=== Begin Enclosure ===
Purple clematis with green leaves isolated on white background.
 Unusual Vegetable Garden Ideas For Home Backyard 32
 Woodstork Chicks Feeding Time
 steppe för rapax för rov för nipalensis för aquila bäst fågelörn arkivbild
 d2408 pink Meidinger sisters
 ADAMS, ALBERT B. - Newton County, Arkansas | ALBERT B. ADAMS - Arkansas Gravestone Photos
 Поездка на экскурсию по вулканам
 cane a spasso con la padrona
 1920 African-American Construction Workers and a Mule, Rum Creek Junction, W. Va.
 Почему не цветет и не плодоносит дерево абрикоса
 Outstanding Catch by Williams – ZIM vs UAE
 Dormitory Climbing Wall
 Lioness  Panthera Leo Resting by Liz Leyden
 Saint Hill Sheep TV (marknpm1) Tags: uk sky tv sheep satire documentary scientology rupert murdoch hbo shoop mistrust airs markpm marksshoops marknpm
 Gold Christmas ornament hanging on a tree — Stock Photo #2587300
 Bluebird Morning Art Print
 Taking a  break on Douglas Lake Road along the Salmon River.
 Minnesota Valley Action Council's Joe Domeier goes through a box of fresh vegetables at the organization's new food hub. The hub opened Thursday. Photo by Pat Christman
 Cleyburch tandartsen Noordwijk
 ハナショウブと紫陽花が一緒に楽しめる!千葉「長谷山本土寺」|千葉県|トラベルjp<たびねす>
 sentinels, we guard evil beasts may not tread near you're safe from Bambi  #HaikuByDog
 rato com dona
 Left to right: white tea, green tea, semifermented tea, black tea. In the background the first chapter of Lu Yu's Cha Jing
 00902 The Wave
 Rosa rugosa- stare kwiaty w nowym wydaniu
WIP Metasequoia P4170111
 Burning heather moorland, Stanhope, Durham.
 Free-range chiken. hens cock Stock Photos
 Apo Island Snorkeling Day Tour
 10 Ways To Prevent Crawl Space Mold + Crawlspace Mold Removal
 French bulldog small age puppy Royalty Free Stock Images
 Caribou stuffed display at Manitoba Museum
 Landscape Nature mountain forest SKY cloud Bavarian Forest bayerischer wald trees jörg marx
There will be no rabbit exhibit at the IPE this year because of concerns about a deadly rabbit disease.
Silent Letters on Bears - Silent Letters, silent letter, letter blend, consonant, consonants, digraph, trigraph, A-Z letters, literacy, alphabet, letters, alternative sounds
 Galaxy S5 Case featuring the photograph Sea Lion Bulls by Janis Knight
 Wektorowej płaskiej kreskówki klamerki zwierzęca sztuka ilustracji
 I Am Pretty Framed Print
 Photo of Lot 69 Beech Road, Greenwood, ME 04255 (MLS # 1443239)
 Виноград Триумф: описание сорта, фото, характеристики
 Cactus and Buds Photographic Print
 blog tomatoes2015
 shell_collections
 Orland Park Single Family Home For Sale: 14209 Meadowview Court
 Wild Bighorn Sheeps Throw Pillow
=== End Enclosure ===
◆ **PROBLEM TO SOLVE**
Copy the lines above exactly. Start with the line containing "Woodstork Chicks Feeding Time", end with the line containing "the Salmon River.", and include both.

◆ **ANSWER SECTION**
 Woodstork Chicks Feeding Time
 steppe för rapax för rov för nipalensis för aquila bäst fågelörn arkivbild
 d2408 pink Meidinger sisters
 ADAMS, ALBERT B. - Newton County, Arkansas | ALBERT B. ADAMS - Arkansas Gravestone Photos
 Поездка на экскурсию по вулканам
 cane a spasso con la padrona
 1920 African-American Construction Workers and a Mule, Rum Creek Junction, W. Va.
 Почему не цветет и не плодоносит дерево абрикоса
 Outstanding Catch by Williams – ZIM vs UAE
 Dormitory Climbing Wall
 Lioness  Panthera Leo Resting by Liz Leyden
 Saint Hill Sheep TV (marknpm1) Tags: uk sky tv sheep satire documentary scientology rupert murdoch hbo shoop mistrust airs markpm marksshoops marknpm
 Gold Christmas ornament hanging on a tree — Stock Photo #2587300
 Bluebird Morning Art Print
 Taking a  break on Douglas Lake Road along the Salmon River.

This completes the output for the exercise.